● Selected extract:
Segment Open

Also __add_segment() can fail. Why is there no return code ?

> +
> +
> +static void add_segment(struct list_head *list, int *count, u32 segno,
> +		int valid)
> +{
> +	struct logfs_segment *seg;
> +	list_for_each_entry(seg, list, list)
> +		if (seg->segno == segno)
> +			return;
> +	__add_segment(list, count, segno, valid);

	Can fail. Error handling ?

> +}
> +
> +
> +static void del_segment(struct list_head *list, int *count, u32 segno)
> +{
> +	struct logfs_segment *seg;

Empty line

> +	list_for_each_entry(seg, list, list)
> +		if (seg->segno == segno) {
> +			list_del(&seg->list);
> +			*count -= 1;
> +			kfree(seg);
> +			return;
> +		}
> +}
> +
> +
> +static void add_free_segment(struct super_block *sb, u32 segno)
> +{
> +	struct logfs_super *super = LOGFS_SUPER(sb);
> +	add_segment(&super->s_free_list, &super->s_free_count, segno, 0);
> +}

Empty line

> +static void add_low_segment(struct super_block *sb, u32 segno, int valid)
> +{
> +	struct logfs_super *super = LOGFS_SUPER(sb);

Empty line

> +	add_segment(&super->s_low_list, &super->s_low_count, segno, valid);

	Can fail

> +}
> +static void del_low_segment(struct super_block *sb, u32 segno)
> +{
> +	struct logfs_super *super = LOGFS_SUPER(sb);

Empty line

> +	del_segment(&super->s_low_list, &super->s_low_count, segno);
> +}
> +
> +
> +static void scan_segment(struct super_block *sb, u32 segno)

Segment Closed

● Exercise set:
1. In the logfs code review, what does del_segment do to *count when it finds a segment with a matching segno?
2. Please carry on the logfs code review from its last line.
The data comes from a different source than the logfs code review.

● Dataset content:
Segment Open

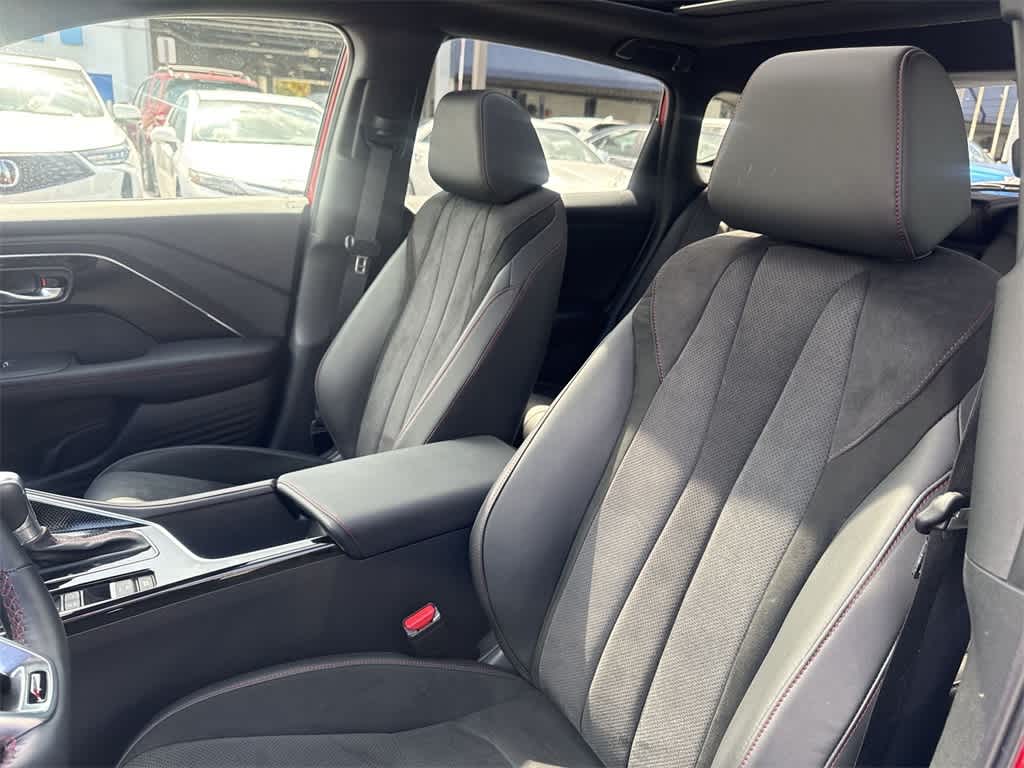 2025 Acura ADX ASPEC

Segment Closed

● Results by task:
1. It subtracts 1 from it (*count -= 1).

2.
> +{
> +	struct logfs_super *super = LOGFS_SUPER(sb);
> +	u32 full = super->s_segsize - sb->s_blocksize - 0x18; /* one header */

Please use a understandable constant instead of 0x18

> +	int valid;
> +
> +	valid = logfs_valid_bytes(sb, segno);
> +	if (valid == 0) {
> +		del_low_segment(sb, segno);
> +		add_free_segment(sb, segno);
> +	} else if (valid < full)
> +		add_low_segment(sb, segno, valid);

		Can fail
> +}
> +
> +
> +static void free_all_segments(struct logfs_super *super)
> +{
> +	struct logfs_segment *seg, *next;
> +
> +	list_for_each_entry_safe(seg, next, &super->s_free_list, list) {
> +		list_del(&seg->list);
> +		kfree(seg);
> +	}
> +	list_for_each_entry_safe(seg, next, &super->s_low_list, list) {
> +		list_del(&seg->list);
> +		kfree(seg);
> +	}
> +}
> +
> +
> +static void logfs_scan_pass(struct super_block *sb)
> +{
> +	struct logfs_super *super = LOGFS_SUPER(sb);
> +	int i;
> +
> +	for (i = super->s_sweeper+1; i != super->s_sweeper; i++) {

	for (i = super->s_sweeper + 1; i != super->s_sweeper; i++) {

> +		if (i >= super->s_no_segs)
> +			i=1;	/* skip superblock */

			i = 1;
	and remove tail comment

> +
> +		scan_segment(sb, i);
> +
> +		if (super->s_free_count >= super->s_total_levels) {
> +			super->s_sweeper = i;
> +			return;
> +		}
> +	}
> +	scan_segment(sb, super->s_sweeper);
> +}
> +

> +/* GC all the low-count segments.  If necessary, rescan the medium.
> + * If we made enough room, return */
> +static void logfs_gc_several(struct super_block *sb)
> +{
> +	struct logfs_super *super = LOGFS_SUPER(sb);
> +	int rounds;
> +
> +	rounds = super->s_low_count;
> +
> +	for (; rounds; rounds--) {
> +		if (super->s_free_count >= super->s_total_levels)
> +			return;
> +		if (super->s_free_count < 3) {
> +			logfs_scan_pass(sb);
> +			printk("s");

	Debug leftover ?

> +		}
> +		logfs_gc_once(sb);
> +#if 1
> +		if (super->s_free_count >= super->s_total_levels)
> +			return;
> +		printk(".");
> +#endif

	Dito ?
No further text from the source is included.